In a letter to Todd A. Stevenson, Secretary of the CPSC, David Kurrasch, President of The Monkey Hook, LLC warns that the symptoms currently under federal scrutiny in the Chinese Drywall investigation may portend a new issue of significance to both consumers and manufacturers of wall hanger hardware: structural deterioration of drywall due to exposure to moisture.
Focus on the Chinese drywall issue initially centered on toxic fumes or ‘off-gassing’ of elemental sulfur, and the associated health risks to consumers. A subsequent report issued November 23rd by the CPSC confirmed that a link also exists between Chinese drywall and corrosion of metals.
So, how exactly are these toxins releasing? In researching the issue, Kurrasch found that exposure to moisture and humidity was often noted as a common factor in published articles related to Chinese drywall issues. Moisture is believed to accelerate the release of those toxic fumes, and metals corrosion.
“Drywall, made primarily of gypsum, absorbs moisture just as any porous material would do,” says Kurrasch. By absorbing moisture, the gypsum deteriorates, or softens. Could this be the ‘escape hatch’ for toxins, or engage a corrosive chemical reaction? “Drywall exposure to moisture needs to be studied closely. It may be the singular trigger for these problems,” contends Kurrasch.
Moisture damage could be of particular concern to companies such as Monkey Hook® which sell hardware reliant on the drywall itself, rather than a stud, to create support. “Even slight decomposition will change the original density properties and thus affect load capacities,” says Kurrasch. While most hardware distributors perform load testing of picture hangers to provide consumer guidance, none make guarantees given the uncontrollable variables, e.g. the condition of the drywall. "If the gypsum has softened from exposure to moisture, then our opinion is that the load-bearing capability of hardware which relies on the drywall itself for support could be adversely affected," states Bart Hall, Technical Services Manager at Stork Materials Testing & Inspection, an accredited testing agency in Huntington Beach, California which performs load testing for customers worldwide.

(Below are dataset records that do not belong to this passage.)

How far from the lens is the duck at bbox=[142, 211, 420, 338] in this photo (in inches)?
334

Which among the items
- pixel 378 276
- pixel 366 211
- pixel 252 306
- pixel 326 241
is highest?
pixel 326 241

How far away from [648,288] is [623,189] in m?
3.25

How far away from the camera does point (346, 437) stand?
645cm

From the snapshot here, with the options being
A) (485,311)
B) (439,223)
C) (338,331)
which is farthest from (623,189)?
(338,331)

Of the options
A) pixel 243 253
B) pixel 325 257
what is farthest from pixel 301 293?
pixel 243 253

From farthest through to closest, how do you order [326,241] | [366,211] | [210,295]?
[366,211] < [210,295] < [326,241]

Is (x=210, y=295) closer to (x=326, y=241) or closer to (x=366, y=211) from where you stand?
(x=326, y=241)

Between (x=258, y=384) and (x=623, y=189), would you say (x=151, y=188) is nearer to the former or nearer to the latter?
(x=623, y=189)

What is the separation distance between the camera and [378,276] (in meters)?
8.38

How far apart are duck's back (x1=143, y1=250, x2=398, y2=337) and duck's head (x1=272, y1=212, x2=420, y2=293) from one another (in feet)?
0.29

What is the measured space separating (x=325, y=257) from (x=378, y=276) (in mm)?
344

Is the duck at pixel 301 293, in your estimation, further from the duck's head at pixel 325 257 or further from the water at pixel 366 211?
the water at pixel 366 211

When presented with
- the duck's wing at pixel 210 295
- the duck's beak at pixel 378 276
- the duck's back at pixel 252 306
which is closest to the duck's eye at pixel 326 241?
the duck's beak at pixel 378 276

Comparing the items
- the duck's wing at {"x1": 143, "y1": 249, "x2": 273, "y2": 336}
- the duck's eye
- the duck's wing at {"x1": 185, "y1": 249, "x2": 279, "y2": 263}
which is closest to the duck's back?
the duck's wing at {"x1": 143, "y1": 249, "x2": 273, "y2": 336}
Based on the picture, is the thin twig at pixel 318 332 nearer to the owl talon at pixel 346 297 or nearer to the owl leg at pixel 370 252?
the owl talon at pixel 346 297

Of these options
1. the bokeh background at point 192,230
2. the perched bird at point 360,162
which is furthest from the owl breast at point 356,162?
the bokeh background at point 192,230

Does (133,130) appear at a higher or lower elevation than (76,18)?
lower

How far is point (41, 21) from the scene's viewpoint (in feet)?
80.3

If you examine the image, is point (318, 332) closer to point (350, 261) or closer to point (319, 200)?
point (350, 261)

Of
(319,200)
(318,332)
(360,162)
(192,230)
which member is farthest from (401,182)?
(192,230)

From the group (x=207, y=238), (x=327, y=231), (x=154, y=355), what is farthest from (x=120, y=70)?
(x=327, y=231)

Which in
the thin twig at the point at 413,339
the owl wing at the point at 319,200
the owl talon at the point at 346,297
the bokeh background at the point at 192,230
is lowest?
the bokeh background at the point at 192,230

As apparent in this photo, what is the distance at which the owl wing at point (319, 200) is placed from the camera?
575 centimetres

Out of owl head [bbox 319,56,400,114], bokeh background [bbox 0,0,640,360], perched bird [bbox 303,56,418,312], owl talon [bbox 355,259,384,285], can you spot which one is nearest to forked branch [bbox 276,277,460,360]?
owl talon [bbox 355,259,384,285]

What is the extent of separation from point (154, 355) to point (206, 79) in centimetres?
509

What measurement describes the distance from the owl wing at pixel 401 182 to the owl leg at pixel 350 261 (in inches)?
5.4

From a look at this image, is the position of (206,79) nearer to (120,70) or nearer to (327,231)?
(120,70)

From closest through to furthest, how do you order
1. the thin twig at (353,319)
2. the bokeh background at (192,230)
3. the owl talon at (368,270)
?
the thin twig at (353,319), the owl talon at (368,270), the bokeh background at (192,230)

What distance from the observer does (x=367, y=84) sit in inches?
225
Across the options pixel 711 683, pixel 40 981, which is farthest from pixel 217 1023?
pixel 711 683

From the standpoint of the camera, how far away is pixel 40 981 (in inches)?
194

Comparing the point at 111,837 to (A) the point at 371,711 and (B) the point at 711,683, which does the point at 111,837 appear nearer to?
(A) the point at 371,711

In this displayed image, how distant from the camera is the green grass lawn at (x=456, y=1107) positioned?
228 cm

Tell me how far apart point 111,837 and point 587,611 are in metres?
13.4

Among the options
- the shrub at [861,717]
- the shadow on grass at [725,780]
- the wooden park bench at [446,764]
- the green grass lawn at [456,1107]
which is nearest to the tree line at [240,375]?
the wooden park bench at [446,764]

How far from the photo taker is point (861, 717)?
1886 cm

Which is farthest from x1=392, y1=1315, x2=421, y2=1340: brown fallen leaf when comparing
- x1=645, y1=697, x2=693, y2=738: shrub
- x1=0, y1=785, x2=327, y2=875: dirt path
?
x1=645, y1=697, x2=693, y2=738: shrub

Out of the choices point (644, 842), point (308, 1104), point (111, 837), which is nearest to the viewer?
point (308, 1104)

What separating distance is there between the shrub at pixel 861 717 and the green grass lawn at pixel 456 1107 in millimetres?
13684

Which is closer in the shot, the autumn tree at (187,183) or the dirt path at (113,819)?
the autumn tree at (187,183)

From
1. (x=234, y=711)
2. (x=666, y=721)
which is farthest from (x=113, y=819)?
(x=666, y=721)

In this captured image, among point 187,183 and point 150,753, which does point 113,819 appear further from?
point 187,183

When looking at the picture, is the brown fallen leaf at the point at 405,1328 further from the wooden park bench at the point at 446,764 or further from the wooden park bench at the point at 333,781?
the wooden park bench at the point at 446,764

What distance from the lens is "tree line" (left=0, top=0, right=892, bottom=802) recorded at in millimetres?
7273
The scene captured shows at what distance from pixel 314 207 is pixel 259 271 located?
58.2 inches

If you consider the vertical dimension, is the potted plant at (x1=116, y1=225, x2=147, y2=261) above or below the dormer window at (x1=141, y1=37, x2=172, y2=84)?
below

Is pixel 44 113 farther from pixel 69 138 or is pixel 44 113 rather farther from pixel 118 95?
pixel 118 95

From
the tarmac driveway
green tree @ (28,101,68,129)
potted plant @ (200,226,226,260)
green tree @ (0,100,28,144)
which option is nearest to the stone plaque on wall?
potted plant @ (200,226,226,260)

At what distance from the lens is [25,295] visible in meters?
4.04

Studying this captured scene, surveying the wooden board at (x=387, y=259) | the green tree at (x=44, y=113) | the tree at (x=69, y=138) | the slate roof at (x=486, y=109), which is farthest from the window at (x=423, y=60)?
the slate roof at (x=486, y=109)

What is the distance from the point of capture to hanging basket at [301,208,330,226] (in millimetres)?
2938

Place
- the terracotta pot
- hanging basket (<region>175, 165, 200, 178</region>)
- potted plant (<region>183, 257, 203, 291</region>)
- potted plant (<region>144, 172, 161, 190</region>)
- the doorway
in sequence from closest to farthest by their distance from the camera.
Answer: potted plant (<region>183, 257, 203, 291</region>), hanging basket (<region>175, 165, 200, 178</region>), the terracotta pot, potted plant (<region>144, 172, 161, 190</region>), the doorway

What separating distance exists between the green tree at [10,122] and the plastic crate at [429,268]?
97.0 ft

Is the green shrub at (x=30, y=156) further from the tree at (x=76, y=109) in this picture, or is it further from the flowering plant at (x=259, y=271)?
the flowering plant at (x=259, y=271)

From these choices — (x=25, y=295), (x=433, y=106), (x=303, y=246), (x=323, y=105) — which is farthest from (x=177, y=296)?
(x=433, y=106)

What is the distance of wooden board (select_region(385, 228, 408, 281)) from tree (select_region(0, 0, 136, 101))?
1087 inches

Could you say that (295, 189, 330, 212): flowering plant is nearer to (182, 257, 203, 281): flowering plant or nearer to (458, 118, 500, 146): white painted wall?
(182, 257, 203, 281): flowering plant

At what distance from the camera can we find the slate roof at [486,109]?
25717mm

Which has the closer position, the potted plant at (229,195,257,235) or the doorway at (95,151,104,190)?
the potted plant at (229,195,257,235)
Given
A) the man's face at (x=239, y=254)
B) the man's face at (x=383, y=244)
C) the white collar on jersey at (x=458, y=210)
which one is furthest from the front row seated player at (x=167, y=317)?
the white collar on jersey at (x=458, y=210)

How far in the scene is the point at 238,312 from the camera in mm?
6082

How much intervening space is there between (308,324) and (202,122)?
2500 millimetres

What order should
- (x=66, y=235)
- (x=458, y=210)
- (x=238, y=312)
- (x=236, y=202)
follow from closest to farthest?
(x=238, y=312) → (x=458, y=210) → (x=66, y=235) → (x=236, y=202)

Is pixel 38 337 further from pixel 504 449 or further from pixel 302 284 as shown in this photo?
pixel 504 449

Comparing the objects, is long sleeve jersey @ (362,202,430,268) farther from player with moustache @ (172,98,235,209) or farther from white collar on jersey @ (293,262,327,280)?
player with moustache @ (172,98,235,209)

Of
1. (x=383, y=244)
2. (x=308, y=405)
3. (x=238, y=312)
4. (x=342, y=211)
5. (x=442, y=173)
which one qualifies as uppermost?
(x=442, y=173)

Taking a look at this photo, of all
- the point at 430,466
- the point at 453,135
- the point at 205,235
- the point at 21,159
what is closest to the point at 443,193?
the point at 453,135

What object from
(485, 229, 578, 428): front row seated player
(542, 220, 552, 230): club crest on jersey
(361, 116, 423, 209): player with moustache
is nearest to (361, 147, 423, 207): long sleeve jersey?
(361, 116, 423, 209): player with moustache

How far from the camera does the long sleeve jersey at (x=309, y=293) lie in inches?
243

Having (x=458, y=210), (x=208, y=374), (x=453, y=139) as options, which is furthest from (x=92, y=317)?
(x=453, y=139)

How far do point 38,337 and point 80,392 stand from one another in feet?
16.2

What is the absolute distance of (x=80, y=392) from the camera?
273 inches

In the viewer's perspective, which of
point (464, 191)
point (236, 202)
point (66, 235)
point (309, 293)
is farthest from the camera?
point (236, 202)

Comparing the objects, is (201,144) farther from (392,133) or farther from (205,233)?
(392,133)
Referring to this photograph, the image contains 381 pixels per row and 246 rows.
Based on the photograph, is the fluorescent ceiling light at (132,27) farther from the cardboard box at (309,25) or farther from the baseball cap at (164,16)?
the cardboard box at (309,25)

This moisture damage issue would apply to any drywall, not simply Chinese drywall. But Kurrasch believes the issue has surfaced with Chinese drywall for one simple reason: Chinese Drywall is exposed to significant moisture and humidity during ocean transport, unlike drywall produced in the U.S.
If testing confirms that moisture absorption causes drywall to decompose, which in turn triggers the off-gassing or corrosion issues, then the structural integrity of the drywall itself is an issue. Damage or injury could result if consumers hang items on moisture-damaged walls, as they may not realize load performance consistent with manufacturer’s guidance. “The impact of moisture damage should be fully addressed within the ongoing Chinese Drywall investigation,” say’s Kurrasch. Meanwhile, consumers should use caution when hanging items on any drywall that may have been exposed to excessive moisture. “Check the condition of the drywall and read all instructions carefully,” advises Kurrasch.